> **YOUR OBJECTIVE**: For the data below, transcribe the part that opens with the line containing "き、そのルールが意図せずサイ" and closes with the line containing "报告：全球加密货币交易量年底将超108万亿美元 其中欧洲占主导地位", exactly and with no pictures.

> **Data items**:
■ ■ ■ ■ ■

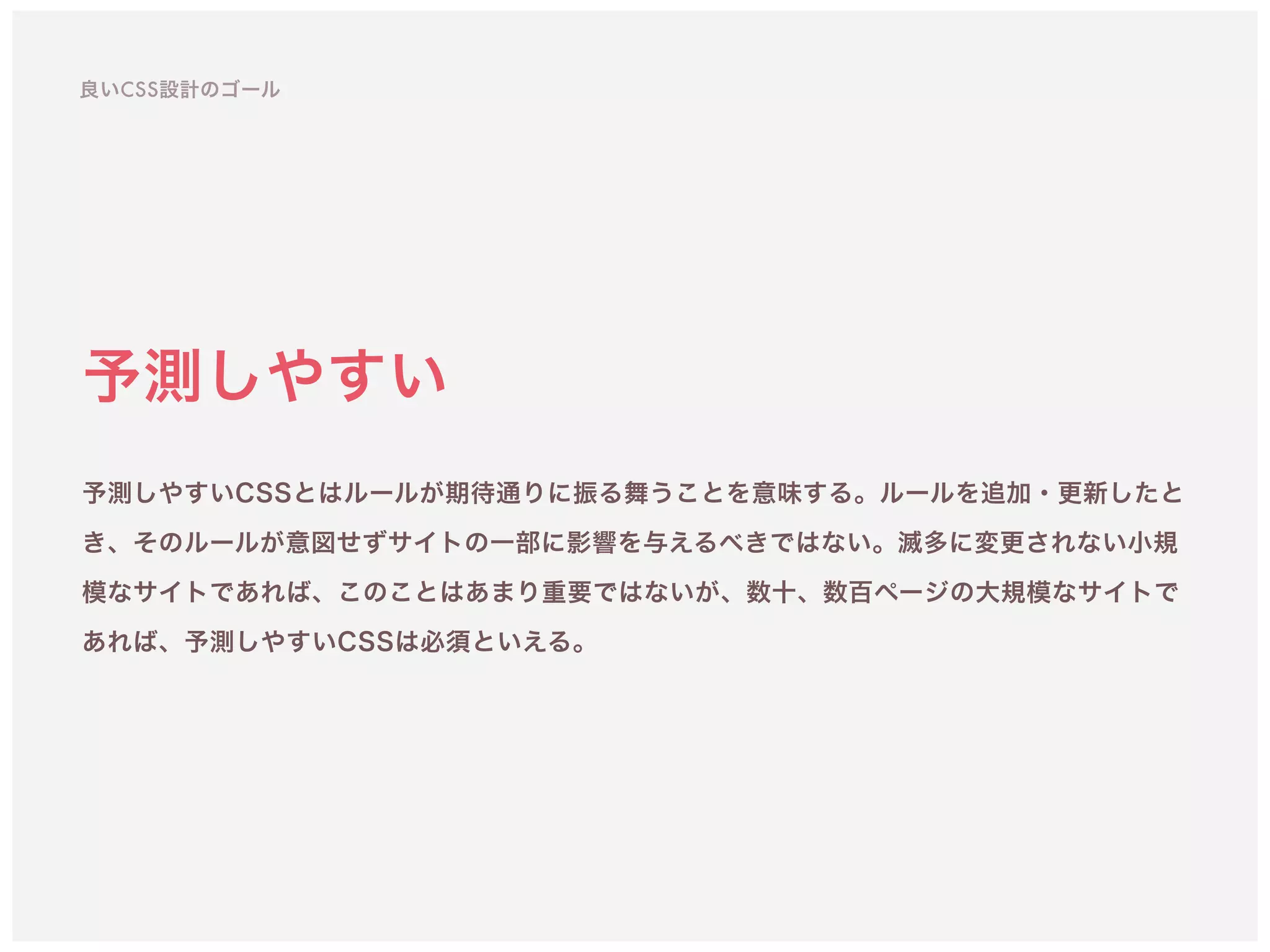 予測しやすい
予測しやすいCSSとはルールが期待通りに振る舞うことを意味する。ルールを追加・更新したと
き、そのルールが意図せずサイトの一部に影響を与えるべきではない。滅多に変更されない小規
模なサイトであれば、このことはあまり重要ではないが、数十、数百ページの大規模なサイトで
あれば、予測しやすいCSSは必須といえる。
良いCSS設計のゴール
 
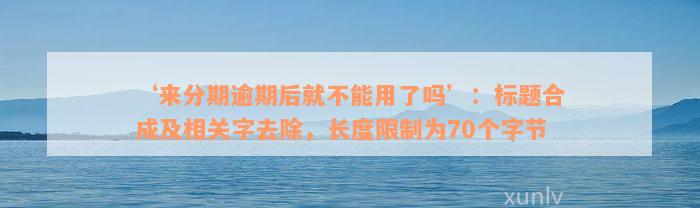 ‘来分期逾期后就不能用了吗’：标题合成及相关字去除，长度限制为70个字节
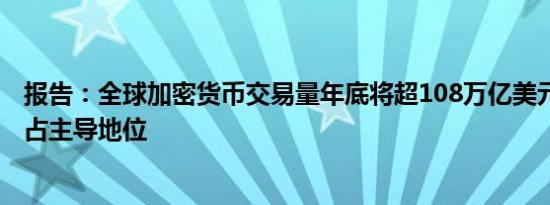 报告：全球加密货币交易量年底将超108万亿美元 其中欧洲占主导地位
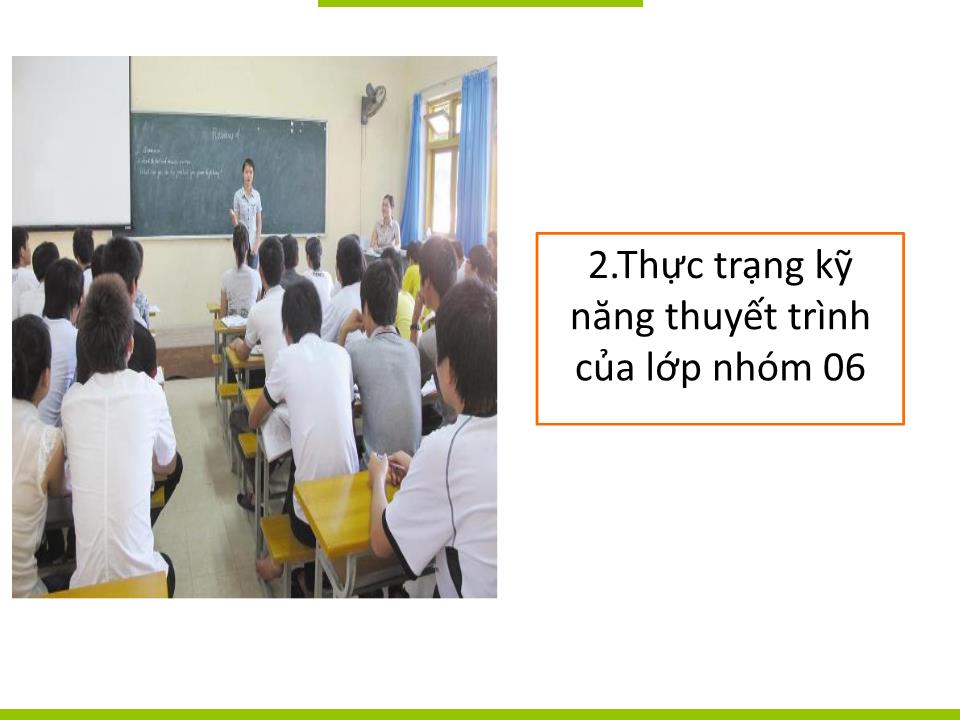 Bài giảng Lớp nhóm 06 với môn học kỹ năng thuyết trình trang 9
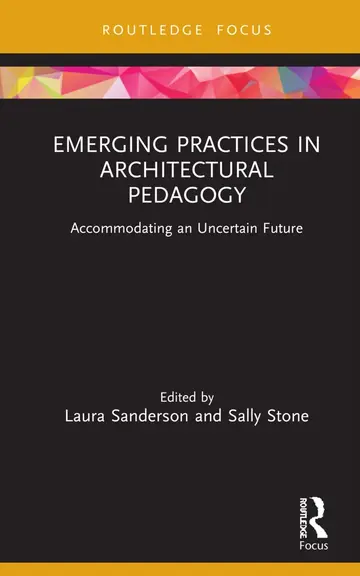 Cover of Emerging Practices in Architectural Pedagogy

■ ■ ■ ■ ■

> **OUTPUT FOR THIS EXERCISE**:
き、そのルールが意図せずサイトの一部に影響を与えるべきではない。滅多に変更されない小規
模なサイトであれば、このことはあまり重要ではないが、数十、数百ページの大規模なサイトで
あれば、予測しやすいCSSは必須といえる。
良いCSS設計のゴール
 
 ‘来分期逾期后就不能用了吗’：标题合成及相关字去除，长度限制为70个字节
 报告：全球加密货币交易量年底将超108万亿美元 其中欧洲占主导地位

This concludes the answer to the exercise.